Friday, June 13, 2014

men on the chessboard



1967


The Glassboro Summit


------------------ [excerpt] ----------- "Kosygin had an obsession about China," LBJ told Senator George Aiken on the eve of Kosygin's visit, "he was scared to death." 


...Kosygin wanted to meet with Johnson.  The Soviet leadership feared a Sino-American accommodation over Vietnam, which might force a U.S.-Soviet confrontation.  A meeting with the President might ease some tensions and deter the White House from any arrangement with Peking.  ...


...Johnson told a Hearst newspaper man the same day:  "The Soviets seem to be terribly worried about China.  Something odd is going on."  The "something odd" was heightened Soviet fear of a China that in June 1967 detonated its first hydrogen bomb. ...


...Johnson foresaw no concrete agreements coming from a conference.  And he worried that the only gains would go to the Soviets.  "Kosygin had suffered a fiasco worse than the Bay of Pigs, [the Six Days War] and was struggling to recover," he told network bureau chiefs on June 19.  Kosygin "came over here to try to get some of the polecat smell off of him," Johnson told another journalist.

[Dataset excerpts]
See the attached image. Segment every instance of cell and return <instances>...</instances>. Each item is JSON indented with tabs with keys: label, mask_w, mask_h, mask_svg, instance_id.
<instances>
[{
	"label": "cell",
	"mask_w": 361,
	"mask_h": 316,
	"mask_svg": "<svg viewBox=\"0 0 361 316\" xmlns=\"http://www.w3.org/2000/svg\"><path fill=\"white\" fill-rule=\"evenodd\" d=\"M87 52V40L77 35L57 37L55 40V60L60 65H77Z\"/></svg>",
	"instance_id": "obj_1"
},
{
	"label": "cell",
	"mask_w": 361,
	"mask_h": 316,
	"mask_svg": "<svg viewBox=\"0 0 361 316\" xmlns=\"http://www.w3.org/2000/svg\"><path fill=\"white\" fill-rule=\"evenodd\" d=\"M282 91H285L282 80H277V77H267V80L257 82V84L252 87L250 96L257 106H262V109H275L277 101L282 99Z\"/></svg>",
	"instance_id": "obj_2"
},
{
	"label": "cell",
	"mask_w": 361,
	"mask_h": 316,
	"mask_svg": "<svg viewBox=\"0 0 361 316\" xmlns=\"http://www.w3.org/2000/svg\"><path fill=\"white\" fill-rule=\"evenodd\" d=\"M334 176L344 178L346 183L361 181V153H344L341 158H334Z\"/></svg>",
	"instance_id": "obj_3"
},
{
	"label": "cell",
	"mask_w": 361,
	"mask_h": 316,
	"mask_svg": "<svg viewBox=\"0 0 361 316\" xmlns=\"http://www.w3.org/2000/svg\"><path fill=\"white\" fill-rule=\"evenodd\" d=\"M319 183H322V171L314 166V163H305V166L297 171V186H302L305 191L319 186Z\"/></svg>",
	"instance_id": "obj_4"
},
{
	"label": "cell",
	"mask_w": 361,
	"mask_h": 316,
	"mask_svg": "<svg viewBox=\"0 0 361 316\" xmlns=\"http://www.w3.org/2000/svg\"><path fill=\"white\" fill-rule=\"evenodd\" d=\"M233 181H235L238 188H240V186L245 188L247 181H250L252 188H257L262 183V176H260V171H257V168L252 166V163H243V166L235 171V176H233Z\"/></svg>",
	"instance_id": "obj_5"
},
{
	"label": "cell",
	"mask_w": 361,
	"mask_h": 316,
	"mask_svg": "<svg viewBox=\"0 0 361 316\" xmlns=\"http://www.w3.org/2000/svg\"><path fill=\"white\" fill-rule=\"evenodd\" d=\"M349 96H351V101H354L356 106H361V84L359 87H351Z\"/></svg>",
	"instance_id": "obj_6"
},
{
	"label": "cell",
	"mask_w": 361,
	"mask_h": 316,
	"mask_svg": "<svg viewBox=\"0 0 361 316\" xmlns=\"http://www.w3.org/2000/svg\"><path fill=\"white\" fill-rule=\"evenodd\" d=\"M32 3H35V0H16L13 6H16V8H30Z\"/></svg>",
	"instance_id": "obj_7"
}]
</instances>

Goals:
(A) List everyone the Glassboro Summit excerpt quotes Johnson speaking to.
(B) According to the Glassboro Summit excerpt, what did China detonate in June 1967?

Expected responses:
(A) Senator George Aiken, a Hearst newspaper man, network bureau chiefs, and another journalist

(B) Its first hydrogen bomb.